Não quero que dizer que este jeito de usar as redes é a correta. De jeito nenhum. Cada um faz o que bem entende. Porém, num mundo de tanta futilidade, não consigo perder tempo lendo coisas vazias.

Talvez eu ande chato demais…

A “morte” de Amin Khader: qual a responsabilidade da imprensa?

Uma das discussões que faço com meus alunos na disciplina de Leitura Crítica da Mídia é sobre o comportamento da imprensa em relação aos seus próprios erros. Um autor que uso como referência para tratar do assunto, Patrick Charaudeau, diz que a mídia não é autocrítica. Ela transfere os erros para os outros, para as circunstâncias; nunca se auto-avalia, nem tenta analisar qual sua responsabilidade no processo.

Estava pensando nisso ao ver na manhã desta quarta-feira o desdobramento envolvendo a falsa notícia de que o promoter Amin Khader teria morrido. O foco está em quem inventou a história.
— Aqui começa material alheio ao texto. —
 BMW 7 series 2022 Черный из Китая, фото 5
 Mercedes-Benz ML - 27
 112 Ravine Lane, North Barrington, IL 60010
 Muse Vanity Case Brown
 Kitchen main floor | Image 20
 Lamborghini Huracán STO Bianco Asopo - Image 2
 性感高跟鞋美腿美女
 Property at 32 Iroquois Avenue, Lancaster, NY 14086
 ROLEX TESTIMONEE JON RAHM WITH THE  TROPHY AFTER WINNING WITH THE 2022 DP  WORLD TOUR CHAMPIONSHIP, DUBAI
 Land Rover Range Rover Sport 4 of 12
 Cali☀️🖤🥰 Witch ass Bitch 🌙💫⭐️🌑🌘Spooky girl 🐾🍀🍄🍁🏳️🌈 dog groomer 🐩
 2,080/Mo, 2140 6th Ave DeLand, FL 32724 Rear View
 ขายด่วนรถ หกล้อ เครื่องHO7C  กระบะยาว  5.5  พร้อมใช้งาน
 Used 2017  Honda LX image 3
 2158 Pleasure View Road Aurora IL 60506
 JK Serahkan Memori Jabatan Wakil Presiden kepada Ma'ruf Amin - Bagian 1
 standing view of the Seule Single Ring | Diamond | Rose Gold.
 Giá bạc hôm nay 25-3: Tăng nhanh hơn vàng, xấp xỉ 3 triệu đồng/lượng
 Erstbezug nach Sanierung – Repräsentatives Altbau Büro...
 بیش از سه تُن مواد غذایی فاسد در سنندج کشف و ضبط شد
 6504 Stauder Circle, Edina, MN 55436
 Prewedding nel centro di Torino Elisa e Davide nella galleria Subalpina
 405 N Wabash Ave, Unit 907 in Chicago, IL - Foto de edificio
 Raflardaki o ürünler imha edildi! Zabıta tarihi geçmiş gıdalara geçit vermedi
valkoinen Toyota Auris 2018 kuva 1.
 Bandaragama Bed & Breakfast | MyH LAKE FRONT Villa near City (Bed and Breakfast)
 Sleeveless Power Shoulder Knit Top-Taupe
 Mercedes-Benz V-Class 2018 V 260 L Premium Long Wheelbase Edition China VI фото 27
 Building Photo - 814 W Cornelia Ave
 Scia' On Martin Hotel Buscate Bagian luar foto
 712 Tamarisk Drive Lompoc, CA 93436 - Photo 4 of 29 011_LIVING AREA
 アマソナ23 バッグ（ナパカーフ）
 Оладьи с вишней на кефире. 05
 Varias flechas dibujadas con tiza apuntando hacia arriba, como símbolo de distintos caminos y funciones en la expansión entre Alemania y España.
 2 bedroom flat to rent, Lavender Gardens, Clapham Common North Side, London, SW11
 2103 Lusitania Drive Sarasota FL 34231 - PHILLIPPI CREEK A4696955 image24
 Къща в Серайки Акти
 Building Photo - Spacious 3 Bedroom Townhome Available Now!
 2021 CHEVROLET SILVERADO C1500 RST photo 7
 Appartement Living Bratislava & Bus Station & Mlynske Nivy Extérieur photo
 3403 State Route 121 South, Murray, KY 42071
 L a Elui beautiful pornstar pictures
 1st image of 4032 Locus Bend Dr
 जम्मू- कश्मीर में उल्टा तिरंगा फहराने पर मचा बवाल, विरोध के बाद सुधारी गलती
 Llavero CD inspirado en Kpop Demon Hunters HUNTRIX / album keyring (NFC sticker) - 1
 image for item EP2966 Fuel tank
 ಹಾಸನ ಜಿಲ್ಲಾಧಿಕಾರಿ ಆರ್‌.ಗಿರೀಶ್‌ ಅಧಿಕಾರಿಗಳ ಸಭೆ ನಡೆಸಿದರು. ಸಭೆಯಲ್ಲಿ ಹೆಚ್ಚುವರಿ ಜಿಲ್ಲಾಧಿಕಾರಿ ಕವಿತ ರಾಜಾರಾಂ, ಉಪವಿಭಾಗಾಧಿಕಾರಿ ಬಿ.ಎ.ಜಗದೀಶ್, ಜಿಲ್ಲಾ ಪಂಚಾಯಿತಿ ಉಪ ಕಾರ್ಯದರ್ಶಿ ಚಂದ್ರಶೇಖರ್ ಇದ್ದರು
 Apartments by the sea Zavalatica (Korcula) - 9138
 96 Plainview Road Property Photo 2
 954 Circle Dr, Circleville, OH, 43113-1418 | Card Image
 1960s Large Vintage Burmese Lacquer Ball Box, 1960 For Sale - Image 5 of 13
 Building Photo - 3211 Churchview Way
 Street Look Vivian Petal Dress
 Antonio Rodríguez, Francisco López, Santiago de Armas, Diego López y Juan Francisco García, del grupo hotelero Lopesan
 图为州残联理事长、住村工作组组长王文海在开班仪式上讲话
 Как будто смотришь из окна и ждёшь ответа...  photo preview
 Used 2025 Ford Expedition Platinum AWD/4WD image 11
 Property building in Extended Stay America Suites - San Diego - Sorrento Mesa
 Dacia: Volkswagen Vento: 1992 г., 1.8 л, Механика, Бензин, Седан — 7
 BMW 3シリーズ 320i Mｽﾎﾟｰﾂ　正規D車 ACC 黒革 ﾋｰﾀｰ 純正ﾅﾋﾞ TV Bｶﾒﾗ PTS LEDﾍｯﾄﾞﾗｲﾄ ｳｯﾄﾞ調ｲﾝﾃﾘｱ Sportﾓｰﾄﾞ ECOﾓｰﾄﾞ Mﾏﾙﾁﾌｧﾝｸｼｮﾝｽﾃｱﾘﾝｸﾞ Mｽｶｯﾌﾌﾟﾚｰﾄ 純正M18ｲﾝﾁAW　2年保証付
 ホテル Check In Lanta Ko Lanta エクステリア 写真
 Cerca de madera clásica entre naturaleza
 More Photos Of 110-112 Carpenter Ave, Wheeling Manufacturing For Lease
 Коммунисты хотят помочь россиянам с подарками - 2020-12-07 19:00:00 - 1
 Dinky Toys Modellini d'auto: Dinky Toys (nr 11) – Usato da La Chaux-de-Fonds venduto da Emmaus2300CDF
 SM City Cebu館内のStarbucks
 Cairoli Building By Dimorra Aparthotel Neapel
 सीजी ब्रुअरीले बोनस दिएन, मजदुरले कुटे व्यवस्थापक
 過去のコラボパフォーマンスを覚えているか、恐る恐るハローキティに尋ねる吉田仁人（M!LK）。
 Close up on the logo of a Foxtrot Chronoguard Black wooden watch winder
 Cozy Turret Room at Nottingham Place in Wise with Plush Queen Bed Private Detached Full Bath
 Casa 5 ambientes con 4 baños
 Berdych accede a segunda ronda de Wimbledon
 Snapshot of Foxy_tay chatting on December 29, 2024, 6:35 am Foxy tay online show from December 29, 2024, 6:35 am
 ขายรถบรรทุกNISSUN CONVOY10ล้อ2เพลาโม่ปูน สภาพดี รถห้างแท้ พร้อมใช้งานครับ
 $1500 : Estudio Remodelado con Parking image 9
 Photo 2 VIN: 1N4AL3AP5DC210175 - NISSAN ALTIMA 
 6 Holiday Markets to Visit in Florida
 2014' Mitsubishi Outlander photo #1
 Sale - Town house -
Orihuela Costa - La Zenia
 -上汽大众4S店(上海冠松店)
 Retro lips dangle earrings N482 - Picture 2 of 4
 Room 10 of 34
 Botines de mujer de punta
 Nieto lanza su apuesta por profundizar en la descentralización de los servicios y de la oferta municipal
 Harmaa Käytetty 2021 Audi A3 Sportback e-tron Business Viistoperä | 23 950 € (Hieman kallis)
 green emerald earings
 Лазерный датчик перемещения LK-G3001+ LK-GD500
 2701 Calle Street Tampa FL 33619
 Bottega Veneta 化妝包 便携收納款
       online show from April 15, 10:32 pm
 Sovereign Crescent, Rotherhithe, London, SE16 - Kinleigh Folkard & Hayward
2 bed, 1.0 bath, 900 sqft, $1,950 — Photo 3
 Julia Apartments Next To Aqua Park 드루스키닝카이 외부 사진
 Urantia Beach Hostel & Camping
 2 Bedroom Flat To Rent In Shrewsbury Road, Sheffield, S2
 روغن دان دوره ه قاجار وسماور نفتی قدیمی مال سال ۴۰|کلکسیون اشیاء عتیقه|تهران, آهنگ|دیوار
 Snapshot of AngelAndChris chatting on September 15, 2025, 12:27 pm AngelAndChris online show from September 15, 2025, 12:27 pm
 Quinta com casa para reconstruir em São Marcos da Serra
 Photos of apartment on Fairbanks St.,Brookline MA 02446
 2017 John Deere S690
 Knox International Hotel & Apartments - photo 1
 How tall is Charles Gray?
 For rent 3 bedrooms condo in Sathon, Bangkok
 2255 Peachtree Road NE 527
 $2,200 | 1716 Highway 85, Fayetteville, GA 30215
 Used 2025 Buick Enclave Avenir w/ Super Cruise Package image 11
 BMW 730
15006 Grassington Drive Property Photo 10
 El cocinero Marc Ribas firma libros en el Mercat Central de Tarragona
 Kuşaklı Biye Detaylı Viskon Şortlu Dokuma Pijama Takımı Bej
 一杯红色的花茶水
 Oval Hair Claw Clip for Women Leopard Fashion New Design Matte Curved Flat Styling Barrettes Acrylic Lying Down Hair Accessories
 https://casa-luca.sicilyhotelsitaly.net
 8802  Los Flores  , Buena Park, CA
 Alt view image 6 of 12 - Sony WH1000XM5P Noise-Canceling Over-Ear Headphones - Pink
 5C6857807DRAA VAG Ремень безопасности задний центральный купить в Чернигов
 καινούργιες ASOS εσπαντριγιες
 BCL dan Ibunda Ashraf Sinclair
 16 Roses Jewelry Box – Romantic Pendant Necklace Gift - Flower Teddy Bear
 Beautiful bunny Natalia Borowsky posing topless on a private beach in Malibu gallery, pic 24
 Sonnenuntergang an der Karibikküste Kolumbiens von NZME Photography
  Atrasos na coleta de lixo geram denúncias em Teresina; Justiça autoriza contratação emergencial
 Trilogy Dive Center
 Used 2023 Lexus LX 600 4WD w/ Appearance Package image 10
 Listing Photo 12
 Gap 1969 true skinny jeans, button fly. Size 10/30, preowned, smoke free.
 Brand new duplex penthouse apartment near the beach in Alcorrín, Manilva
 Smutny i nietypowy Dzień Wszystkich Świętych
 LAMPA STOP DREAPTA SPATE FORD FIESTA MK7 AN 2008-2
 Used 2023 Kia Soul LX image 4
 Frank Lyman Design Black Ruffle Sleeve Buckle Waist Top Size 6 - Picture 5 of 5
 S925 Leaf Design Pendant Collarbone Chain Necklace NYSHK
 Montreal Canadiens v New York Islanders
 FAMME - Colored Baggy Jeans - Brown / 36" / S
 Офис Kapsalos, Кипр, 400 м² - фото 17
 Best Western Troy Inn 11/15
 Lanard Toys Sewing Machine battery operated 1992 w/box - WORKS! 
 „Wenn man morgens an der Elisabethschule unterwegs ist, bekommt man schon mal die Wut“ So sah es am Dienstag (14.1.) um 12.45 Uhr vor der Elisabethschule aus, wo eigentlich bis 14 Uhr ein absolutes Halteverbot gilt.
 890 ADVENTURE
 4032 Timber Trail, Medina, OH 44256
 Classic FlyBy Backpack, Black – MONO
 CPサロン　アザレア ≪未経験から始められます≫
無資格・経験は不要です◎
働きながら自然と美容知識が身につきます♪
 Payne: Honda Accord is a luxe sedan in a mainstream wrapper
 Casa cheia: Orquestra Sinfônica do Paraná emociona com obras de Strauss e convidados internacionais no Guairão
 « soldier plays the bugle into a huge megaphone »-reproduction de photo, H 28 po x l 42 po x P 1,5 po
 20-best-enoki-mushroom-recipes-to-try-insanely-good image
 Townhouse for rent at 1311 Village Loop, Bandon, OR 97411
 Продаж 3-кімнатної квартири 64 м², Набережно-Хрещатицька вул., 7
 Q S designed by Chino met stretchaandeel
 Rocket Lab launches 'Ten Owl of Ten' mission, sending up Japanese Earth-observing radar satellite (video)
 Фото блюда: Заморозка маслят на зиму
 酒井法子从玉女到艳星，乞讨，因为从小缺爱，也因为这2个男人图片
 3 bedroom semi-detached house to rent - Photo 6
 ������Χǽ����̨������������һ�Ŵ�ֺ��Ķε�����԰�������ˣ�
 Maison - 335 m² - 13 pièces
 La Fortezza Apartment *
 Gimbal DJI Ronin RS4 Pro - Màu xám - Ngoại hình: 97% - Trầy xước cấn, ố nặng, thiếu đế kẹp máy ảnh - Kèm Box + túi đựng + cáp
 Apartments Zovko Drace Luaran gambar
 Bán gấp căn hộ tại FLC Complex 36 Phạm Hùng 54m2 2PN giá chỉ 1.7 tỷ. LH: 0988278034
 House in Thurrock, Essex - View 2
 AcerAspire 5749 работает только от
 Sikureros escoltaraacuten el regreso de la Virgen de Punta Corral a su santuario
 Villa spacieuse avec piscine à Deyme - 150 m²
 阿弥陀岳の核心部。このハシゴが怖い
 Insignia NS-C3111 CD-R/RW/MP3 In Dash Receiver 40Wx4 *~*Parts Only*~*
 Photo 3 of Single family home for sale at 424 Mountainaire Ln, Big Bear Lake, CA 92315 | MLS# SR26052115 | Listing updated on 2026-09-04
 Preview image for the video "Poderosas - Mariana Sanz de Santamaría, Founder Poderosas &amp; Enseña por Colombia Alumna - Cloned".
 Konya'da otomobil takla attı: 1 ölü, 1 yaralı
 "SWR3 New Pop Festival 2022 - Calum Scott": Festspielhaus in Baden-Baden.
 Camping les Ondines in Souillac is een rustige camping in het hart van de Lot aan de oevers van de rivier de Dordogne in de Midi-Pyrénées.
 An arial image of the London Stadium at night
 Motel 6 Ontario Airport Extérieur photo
Nenhum veículo de comunicação assumiu ou vai assumir que esqueceu de algo básico: ligar para o telefone do “morto”, para algum empregado ou para alguém que morasse com Amin. E mais: se ele estava morto, o corpo deveria estar em algum lugar. Então por que não checar esse detalhe tão básico a fim de confirmar a morte?

Ninguém fez isso. O fato de um amigo(?) ter noticiado a morte foi suficiente para compartilhar com o público. Era preciso ser rápido. O mais rápido possível devido a relevância(?) e urgência(?) do assunto.

Se foi o David Brazil ou o próprio Amin que inventou a história, pouco importa. Quer dizer, importa. A gente pode discutir o caráter das pessoas, a necessidade de aparecer, a falta de bom senso… coisas do tipo. Mas importa ainda mais refletir sobre o jeito de se produzir e dar notícias.

Não tem graça alguma informar e desmentir depois. Perde-se tempo demais com bobagens. É a espetacularização da ausência, do vazio, do não existente. E o público embarca. O que é relevante fica silenciado, ou em segundo plano, pois a novela de uma falsa morte torna-se mais importante que qualquer outro fato.

Convenhamos, está na hora de virar a página. E a mídia (na pessoa inclusive de jornalistas, apresentadores e outros profissionais) de reconhecer que também é responsável por situações como essa. Quem deu eco a mentira foram os veículos de comunicação e os apressados de plantão que, inocentes ou tolos, preferiram a farsa a gastar tempo em busca da verdade.